Kind van alle landen, een inleiding
Het is rustig, haast uitgestorven in de stad. Ik probeer de betekenis van dat ene zinnetje op die plaat tot me door te laten dringen: Ihre Werke wurden von den Nationalsozialisten verboten. Hoewel de nazi’s na twaalf jaar verslagen werden, zou Irmgard Keun hun brute verbod nooit meer helemaal te boven komen.
Ze was een knappe, levenslustige vrouw van 28, die twee bestsellers op haar naam had staan toen Hitler aan de macht kwam, en een vereenzaamde schrijfster van 74 toen haar werk door een Duitse journalist herontdekt werd. In de tussentijd speelde zich Keuns vergeten leven af. Een leven gekenmerkt door worstelingen – met alcohol, liefde, roem (en het gebrek daaraan), de politiek en het schrijven.

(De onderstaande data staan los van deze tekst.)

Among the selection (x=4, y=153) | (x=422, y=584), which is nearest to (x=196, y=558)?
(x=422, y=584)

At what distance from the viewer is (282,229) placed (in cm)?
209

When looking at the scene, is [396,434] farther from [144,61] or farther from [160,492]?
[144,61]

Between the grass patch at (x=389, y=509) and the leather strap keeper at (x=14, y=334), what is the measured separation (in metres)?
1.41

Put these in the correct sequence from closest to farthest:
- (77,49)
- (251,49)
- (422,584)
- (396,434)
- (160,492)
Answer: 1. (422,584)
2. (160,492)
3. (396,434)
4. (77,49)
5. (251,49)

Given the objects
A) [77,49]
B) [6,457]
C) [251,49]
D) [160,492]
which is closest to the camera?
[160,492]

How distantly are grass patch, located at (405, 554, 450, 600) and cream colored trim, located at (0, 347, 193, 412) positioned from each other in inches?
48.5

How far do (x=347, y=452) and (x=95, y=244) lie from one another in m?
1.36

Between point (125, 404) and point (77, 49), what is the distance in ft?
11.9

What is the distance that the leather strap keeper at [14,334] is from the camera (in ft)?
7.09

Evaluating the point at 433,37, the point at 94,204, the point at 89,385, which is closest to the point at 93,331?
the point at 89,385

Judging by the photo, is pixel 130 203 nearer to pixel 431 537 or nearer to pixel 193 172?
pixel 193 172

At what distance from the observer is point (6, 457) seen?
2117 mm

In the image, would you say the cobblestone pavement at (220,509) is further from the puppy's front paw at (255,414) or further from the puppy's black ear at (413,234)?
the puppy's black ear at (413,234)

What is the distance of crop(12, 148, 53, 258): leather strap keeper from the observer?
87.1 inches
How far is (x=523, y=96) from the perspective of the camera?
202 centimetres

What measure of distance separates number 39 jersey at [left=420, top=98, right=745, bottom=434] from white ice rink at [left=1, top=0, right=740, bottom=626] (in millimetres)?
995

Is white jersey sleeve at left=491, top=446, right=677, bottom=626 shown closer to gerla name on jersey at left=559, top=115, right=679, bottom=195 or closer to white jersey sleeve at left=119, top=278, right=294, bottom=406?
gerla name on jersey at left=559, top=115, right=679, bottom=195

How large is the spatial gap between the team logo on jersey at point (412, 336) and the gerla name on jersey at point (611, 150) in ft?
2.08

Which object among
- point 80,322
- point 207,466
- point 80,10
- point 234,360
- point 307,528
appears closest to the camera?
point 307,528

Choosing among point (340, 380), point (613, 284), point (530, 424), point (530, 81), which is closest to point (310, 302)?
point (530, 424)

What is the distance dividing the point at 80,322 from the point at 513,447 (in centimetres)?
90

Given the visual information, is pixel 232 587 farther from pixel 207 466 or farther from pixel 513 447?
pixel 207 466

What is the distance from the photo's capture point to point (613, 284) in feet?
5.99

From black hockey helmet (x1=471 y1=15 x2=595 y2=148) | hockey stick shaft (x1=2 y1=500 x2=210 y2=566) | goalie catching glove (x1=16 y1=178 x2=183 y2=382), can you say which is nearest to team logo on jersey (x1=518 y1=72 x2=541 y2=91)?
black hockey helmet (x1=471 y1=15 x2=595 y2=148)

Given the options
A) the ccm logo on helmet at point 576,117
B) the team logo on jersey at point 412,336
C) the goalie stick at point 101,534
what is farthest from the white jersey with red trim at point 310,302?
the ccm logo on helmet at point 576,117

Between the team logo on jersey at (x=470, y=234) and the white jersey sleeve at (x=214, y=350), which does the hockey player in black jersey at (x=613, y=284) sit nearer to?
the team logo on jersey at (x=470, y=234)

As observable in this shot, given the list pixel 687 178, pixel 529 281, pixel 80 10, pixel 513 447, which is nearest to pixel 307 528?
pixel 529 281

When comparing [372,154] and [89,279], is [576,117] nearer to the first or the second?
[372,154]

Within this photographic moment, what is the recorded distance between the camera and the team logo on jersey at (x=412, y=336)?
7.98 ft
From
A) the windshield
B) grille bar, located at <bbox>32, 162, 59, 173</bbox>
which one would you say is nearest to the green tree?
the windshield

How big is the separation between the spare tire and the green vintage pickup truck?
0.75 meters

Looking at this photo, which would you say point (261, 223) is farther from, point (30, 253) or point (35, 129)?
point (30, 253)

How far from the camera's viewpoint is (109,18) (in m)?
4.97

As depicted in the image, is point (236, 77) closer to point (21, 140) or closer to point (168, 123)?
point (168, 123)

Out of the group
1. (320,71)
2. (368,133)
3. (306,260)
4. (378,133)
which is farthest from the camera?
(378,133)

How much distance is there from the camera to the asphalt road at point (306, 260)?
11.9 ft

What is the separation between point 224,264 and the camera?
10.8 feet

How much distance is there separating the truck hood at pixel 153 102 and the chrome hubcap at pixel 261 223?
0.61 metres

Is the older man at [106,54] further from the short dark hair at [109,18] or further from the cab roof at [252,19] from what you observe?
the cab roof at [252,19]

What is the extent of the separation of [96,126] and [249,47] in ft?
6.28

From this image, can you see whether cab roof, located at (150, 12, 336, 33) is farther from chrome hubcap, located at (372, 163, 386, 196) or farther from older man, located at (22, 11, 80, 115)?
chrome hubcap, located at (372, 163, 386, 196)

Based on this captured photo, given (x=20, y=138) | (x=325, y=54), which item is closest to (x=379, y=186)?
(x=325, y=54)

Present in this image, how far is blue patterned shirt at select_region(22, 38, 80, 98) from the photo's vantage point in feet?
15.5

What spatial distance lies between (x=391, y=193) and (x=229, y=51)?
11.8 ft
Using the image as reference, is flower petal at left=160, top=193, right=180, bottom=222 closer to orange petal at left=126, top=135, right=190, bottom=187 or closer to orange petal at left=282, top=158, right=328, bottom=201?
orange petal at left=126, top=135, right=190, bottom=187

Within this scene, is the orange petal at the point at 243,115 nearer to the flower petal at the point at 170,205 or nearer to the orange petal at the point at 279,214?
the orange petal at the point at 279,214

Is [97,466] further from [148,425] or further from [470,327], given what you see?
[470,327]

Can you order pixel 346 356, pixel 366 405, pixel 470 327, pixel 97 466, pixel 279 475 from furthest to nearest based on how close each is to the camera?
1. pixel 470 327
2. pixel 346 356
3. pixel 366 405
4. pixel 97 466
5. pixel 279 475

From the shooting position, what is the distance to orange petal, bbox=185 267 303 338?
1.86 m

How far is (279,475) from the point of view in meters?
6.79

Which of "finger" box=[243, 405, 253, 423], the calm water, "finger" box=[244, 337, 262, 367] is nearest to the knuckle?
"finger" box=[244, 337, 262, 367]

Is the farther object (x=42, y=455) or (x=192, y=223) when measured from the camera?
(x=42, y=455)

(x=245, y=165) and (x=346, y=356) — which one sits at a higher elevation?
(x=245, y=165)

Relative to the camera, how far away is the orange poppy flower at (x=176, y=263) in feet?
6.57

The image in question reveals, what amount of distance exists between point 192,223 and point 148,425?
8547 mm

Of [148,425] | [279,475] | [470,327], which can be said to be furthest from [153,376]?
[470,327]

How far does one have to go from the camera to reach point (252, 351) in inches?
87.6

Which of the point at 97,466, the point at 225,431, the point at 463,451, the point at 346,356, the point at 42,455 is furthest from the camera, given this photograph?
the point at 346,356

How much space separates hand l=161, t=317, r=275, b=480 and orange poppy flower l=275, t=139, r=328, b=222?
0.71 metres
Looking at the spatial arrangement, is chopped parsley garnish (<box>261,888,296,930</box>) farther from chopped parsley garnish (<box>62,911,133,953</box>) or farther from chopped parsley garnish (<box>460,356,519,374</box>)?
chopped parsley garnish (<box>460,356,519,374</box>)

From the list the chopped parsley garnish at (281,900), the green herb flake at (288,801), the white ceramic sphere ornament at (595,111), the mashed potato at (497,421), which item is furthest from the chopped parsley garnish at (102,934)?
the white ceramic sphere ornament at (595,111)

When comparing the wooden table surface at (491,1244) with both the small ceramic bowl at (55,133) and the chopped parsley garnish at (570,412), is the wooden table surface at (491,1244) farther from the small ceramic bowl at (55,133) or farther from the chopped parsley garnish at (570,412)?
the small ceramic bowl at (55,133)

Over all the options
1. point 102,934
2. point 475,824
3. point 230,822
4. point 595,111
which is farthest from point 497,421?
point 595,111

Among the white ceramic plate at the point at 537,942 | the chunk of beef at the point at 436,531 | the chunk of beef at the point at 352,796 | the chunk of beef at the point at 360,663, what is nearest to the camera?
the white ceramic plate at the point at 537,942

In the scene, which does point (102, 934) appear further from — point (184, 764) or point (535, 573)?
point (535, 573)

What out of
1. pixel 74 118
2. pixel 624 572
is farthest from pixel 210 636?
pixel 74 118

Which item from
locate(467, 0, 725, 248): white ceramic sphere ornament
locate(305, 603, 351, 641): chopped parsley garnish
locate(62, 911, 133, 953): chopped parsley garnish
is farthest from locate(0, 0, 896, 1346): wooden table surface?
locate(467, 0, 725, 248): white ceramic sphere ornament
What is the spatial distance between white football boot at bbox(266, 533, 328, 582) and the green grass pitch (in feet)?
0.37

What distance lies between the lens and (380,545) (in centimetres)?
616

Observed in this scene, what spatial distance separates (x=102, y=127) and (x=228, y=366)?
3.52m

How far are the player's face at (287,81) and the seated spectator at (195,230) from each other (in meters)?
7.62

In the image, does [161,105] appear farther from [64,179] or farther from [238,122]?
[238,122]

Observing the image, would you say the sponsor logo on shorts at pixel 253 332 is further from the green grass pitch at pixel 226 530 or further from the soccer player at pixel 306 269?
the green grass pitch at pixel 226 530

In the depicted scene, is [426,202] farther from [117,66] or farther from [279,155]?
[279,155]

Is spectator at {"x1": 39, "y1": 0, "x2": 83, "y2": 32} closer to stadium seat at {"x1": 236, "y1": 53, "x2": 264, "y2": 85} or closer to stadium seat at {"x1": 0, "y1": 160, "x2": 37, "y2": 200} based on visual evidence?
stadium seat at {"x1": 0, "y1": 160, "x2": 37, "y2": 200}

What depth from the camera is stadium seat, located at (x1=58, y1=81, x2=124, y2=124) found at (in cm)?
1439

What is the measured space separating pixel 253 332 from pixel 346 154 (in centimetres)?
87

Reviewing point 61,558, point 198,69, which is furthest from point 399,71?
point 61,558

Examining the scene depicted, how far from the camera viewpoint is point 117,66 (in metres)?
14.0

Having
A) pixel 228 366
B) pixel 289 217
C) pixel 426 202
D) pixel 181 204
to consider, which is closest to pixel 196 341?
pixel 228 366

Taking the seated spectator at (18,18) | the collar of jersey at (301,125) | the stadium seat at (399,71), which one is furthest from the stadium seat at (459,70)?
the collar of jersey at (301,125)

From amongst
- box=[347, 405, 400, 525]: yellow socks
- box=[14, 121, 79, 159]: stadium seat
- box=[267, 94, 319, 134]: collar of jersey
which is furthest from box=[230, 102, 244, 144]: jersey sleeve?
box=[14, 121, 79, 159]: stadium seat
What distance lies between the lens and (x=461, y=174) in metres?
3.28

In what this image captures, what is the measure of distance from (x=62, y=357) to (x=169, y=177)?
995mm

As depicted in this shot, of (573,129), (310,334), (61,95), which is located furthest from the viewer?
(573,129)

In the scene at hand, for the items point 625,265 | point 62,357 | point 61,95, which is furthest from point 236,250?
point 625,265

Het geluid van trage, maar kordate voetstappen onderbreekt mijn gedachten. Ik draai me om en zie een stokoud dametje. Haar haren opgestoken, haar lippen felrood gestift. Ze draagt een panty met een motiefje en zwarte lakschoenen. Even kijkt ze me aan en meen ik een vage glimlach te zien. Ik knik haar toe. Keun, denk ik, stond erom bekend het niet zo nauw te nemen met haar biografische gegevens, ze verzon kleine anekdotes, de ‘Keun-legenden’. Eén van de boeken over haar leven is dan ook getiteld: Was man glaubt, gibt es. Ik vind het een mooie manier om naar de werkelijkheid te kijken en stel me voor dat het dametje Frau Keun zelf is, 111 jaar oud inmiddels, die wilde laten weten dat ze zich verheugt over de Nederlandse heruitgave van haar roman Kind van alle landen.
In Kind van alle landen maakt de tienjarige Kully de lezer deelgenoot van haar leven, dat bestaat uit een grillige tocht van hotel naar hotel, uit chronisch geldgebrek van een drankzuchtige vader, die ‘vaak liegt om de rust te bewaren’, en een moeder die voortdurend de wanhoop nabij is.
Het perspectief van het kind stelt Keun in staat op laconieke wijze te vertellen over de omstandigheden waarin geïmigreerde Duitse schrijvers aan de vooravond van de Tweede Wereldoorlog leefden. Door de ogen van Kully zijn die omstandigheden weliswaar moeilijk en onzeker, maar waar haar ouders in gevecht zijn met alles en iedereen, met hoteleigenaren over de rekening, met uitgevers over voorschotten, met de autoriteiten over visa en paspoorten, bekijkt én accepteert Kully de wereld om haar heen met de onbevangen logica van een kind.
Irmgard Keun leefde vier jaar in exil, twee daarvan bracht ze door met Joseph Roth. Ze schreven en dronken. Het een kon niet zonder het ander; ze waren Trinkkünstler. Roth stond model voor de vader van Kully, maar Keun herken ik toch eerder in Kully zelf, dan in haar moeder. Kully wapent zich met fantasie tegen de broosheid van haar bestaan. Als haar moeder overstuur is, verandert ze haar in een boom, want bomen zijn rustig. Ook voor Keun moet haar verbeeldingskracht als overlevingsmechanisme gewerkt hebben: ze overleefde er Roth, de Tweede Wereldoorlog en uiteindelijk zelfs de vergetelheid mee.
Kind van alle landen verscheen op 16 juni, in een vertaling van Marcel Misset.